[Tujuan a]
Menurut teks bacaan tentang penyair Gunoto Saparie, di manakah ia lahir?

┌─ Teks Bacaan

70 Tahun Penyair Gunoto Saparie
Oleh: Gunawan Trihantoro
Usia tujuh puluh bukan sekadar angka. Ia adalah simpul waktu tempat ingatan, kesabaran, luka, dan doa saling berpelukan. Pada Senin, 22 Desember 2025, di Dinas Arsip dan Perpustakaan Kota Semarang, usia itu diperingati bukan sebagai pesta kemenangan, melainkan sebagai perhentian sejenak untuk menengok jalan yang telah dilalui. Di situlah ulang tahun ke-70 Gunoto Saparie dirayakan: dengan kata-kata, dengan persaudaraan, dengan kesadaran bahwa hidup ini, meminjam bahasa para penyair, “adalah perjalanan pulang yang tak pernah sepenuhnya selesai.”

Gunoto Saparie lahir di Kendal, Jawa Tengah, 22 Desember 1955. Tanah pantura dengan angin laut dan kesederhanaan desa barangkali telah lama mengajarinya tentang ketabahan dan kesetiaan. Sejak muda ia memilih jalan kata, jalan yang sunyi namun keras tuntutannya. Menjadi penyair di negeri ini bukan perkara popularitas, melainkan keteguhan untuk terus percaya bahwa bahasa bisa menjaga martabat manusia. Gunoto tampaknya memahami betul hal itu. Ia menulis bukan untuk memamerkan kepandaian, melainkan untuk merawat nurani.
Dalam dunia literasi, Gunoto Saparie bukan pejalan singkat. Ia melintasi genre dengan kesungguhan yang sama: puisi, cerita pendek, novel, esai, hingga cerita rakyat. Kumpulan puisi tunggalnya—dari Melancholia (1979), Solitaire (1981), Malam Pertama (1996), Penyair Kamar (2018), Mendung, Kabut, dan Lain-lain (2019), hingga Lirik (2020)—adalah jejak batin seorang penyair yang terus berdialog dengan dirinya sendiri, dengan Tuhan, dan dengan zaman. Judul-judul itu saja sudah berbicara tentang kesendirian, perenungan, dan keheningan yang penuh makna.


Puisi-puisi Gunoto tidak berisik. Ia tidak berteriak, tetapi berbisik panjang. Seperti orang yang tahu bahwa kebenaran sering kali lebih mudah diterima ketika disampaikan dengan rendah hati. Di situlah barangkali letak kekuatan puisinya: ia tidak memaksa pembaca untuk kagum, tetapi mengajak pembaca untuk ikut merenung. Ia tidak mengejar efek, melainkan makna. Dan makna itu tumbuh dari kesetiaan pada hidup sehari-hari.
Dalam esai, Gunoto Saparie menunjukkan wajah lain dari kecendekiawannya. Islam dalam Kesusastraan Indonesia (1986) dan Kiri Islam dan Lain-Lain (2023) memperlihatkan keberanian berpikir yang tetap berpijak pada tradisi. Ia tidak terjebak pada sikap menghakimi, tetapi memilih jalan dialog. Islam baginya bukan slogan, melainkan napas kebudayaan yang terus bergerak. Dalam esai-esainya, agama tidak diposisikan sebagai menara gading, melainkan sebagai cahaya yang harus menyentuh kenyataan sosial.

└─

[Tujuan b]
Pilih setiap baris data di bawah yang memuat kata "former", lalu salin baris tersebut.

┌─ Cuplikan Data

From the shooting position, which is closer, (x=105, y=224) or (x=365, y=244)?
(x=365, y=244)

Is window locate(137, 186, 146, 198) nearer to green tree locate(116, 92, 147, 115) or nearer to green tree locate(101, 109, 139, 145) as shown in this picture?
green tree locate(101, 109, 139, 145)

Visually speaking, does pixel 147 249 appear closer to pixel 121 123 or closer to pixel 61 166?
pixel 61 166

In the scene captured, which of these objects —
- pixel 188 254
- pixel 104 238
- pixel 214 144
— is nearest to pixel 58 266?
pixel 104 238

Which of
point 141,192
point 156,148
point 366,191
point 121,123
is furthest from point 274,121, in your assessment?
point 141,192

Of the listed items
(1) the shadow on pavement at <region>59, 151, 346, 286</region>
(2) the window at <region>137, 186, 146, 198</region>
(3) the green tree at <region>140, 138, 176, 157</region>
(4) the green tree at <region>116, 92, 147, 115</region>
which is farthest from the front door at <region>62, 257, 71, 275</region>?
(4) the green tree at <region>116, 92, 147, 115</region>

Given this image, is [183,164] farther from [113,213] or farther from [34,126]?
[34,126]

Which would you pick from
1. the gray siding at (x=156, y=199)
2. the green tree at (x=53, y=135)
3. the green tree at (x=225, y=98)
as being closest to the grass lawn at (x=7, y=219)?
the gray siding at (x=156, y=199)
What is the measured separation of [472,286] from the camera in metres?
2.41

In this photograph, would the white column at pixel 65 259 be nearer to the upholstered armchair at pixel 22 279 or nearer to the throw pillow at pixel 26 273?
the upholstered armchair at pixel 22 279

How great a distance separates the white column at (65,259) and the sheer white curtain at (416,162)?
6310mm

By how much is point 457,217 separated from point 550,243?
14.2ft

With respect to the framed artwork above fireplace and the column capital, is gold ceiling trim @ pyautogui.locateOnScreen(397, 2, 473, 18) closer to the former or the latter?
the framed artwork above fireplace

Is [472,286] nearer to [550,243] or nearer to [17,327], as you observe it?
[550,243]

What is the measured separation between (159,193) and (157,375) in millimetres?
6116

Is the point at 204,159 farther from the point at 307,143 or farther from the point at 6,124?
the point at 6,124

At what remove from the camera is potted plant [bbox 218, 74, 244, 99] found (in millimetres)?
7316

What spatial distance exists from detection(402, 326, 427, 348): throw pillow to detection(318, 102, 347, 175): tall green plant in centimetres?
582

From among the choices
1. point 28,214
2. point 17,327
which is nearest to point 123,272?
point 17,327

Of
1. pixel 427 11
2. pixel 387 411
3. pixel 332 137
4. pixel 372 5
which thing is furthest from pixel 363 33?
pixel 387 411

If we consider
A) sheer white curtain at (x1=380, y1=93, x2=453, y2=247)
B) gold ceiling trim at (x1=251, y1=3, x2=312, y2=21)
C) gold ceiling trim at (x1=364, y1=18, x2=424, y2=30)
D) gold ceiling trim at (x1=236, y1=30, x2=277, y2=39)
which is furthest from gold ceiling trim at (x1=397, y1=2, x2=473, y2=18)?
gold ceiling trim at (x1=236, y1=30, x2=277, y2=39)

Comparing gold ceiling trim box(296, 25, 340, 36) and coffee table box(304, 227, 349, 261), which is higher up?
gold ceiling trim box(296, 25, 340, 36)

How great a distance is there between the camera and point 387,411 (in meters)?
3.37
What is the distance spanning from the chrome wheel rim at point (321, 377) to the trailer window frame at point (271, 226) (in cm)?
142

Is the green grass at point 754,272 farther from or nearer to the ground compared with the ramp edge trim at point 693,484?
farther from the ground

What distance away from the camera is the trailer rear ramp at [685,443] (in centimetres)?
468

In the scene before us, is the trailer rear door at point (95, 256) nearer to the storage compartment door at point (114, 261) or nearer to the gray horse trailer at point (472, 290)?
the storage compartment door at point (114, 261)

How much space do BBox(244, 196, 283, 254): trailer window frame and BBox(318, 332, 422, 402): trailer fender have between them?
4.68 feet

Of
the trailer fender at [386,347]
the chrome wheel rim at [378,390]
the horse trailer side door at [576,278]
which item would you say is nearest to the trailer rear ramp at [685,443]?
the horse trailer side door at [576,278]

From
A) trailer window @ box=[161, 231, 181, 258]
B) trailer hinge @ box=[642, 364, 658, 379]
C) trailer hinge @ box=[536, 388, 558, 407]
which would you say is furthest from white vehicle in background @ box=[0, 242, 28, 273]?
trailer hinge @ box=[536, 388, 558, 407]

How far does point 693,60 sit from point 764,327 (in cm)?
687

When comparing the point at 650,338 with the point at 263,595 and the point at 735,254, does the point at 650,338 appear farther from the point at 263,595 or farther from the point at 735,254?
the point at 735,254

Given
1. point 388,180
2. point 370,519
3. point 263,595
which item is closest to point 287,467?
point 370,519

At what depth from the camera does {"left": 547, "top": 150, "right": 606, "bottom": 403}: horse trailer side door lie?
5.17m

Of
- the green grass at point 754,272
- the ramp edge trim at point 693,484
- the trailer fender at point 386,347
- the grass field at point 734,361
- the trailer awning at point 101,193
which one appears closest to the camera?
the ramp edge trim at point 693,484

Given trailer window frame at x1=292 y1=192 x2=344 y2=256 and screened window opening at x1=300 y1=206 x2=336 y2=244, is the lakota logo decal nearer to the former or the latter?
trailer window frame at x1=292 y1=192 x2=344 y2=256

└─

[Jawaban Benar a]
Gunoto Saparie lahir di Kendal, Jawa Tengah.

[Jawaban Benar b]
With respect to the framed artwork above fireplace and the column capital, is gold ceiling trim @ pyautogui.locateOnScreen(397, 2, 473, 18) closer to the former or the latter?
Given trailer window frame at x1=292 y1=192 x2=344 y2=256 and screened window opening at x1=300 y1=206 x2=336 y2=244, is the lakota logo decal nearer to the former or the latter?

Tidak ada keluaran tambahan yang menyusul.